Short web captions
+++++

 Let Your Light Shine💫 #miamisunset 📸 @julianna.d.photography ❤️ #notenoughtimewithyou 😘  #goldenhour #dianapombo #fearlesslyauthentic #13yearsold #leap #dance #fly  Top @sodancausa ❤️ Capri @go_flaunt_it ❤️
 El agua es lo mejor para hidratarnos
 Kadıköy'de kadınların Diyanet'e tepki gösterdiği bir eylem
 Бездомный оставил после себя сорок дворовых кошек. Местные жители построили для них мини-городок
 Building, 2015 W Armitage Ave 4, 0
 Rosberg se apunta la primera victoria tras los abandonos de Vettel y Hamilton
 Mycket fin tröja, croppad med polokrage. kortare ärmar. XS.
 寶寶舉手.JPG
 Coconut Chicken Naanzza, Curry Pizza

+++++

→ Exercise brief
All lines from the one that contains "Mycket fin tröja, croppad" to the last line above must be given again exactly, with both included and nothing added.

→ Finished exercise
 Mycket fin tröja, croppad med polokrage. kortare ärmar. XS.
 寶寶舉手.JPG
 Coconut Chicken Naanzza, Curry Pizza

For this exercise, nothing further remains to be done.